Die Zahl der Hebammen in Deutschland steigt. Das ist gut, denn auch die Zahl der Geburten legt seit einigen Jahren wieder kontinuierlich zu. Aber dennoch hallt in den meisten Fällen ein einziges Wort am lautesten nach, wenn es ums Thema Geburtshilfe geht: Mangel. Vor allem in ländlichen Regionen Bayerns wachsen die weißen Flecken auf der Versorgungskarte. Mehr Beschäftigte heißt nicht mehr Betreuung - nur ein Viertel der Geburtshelferinnen arbeiten Vollzeit, freiberufliche Hebammen werden in Krankenhäusern seltener. Die Situation scheint prekär genug, dass eine Bundeselterninitiative hochschwangeren Urlauberinnen davon abrät, in manche Regionen im Freistaat zu reisen.

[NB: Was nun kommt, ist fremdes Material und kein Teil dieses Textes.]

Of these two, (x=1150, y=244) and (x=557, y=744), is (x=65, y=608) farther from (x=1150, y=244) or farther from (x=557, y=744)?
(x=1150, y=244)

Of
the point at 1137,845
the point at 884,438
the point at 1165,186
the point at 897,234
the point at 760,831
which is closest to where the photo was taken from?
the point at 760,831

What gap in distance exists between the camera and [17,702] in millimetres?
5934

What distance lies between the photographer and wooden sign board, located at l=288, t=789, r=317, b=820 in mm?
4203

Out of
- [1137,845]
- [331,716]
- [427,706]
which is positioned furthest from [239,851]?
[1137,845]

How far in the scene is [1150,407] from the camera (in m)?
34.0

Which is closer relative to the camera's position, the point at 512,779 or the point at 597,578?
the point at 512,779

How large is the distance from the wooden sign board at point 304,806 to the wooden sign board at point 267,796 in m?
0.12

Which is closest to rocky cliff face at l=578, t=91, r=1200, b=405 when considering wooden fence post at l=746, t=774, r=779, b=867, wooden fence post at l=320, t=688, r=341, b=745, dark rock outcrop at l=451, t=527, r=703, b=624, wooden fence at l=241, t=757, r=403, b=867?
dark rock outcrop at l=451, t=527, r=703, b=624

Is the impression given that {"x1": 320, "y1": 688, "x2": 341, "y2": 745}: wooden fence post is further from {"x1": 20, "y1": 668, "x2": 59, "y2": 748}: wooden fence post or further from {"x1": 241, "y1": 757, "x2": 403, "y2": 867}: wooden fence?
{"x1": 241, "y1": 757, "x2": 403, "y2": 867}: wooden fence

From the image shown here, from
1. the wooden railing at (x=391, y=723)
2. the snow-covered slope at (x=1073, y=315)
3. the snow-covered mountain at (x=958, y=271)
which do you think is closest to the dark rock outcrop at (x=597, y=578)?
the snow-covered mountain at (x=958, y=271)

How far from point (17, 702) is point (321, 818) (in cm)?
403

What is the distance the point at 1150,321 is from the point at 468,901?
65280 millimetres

Politiker treffen sich mit Experten zu runden Tischen und Spitzentreffen. Auch das ist gut, zeigt es doch, dass Probleme erkannt werden. Das "Zukunftsprogramm Geburtshilfe" von Bayerns Gesundheitsministerin Melanie Huml baut auf finanzielle Förderungen.Wenn immer mehr Kreißsäle schließen, wird Geld alleine die prekäre Lage nicht verbessern. Hebammen brauchen bessere Arbeitsbedingungen, mehr Anerkennung und Entlastung. Unser aller Zukunft wegen.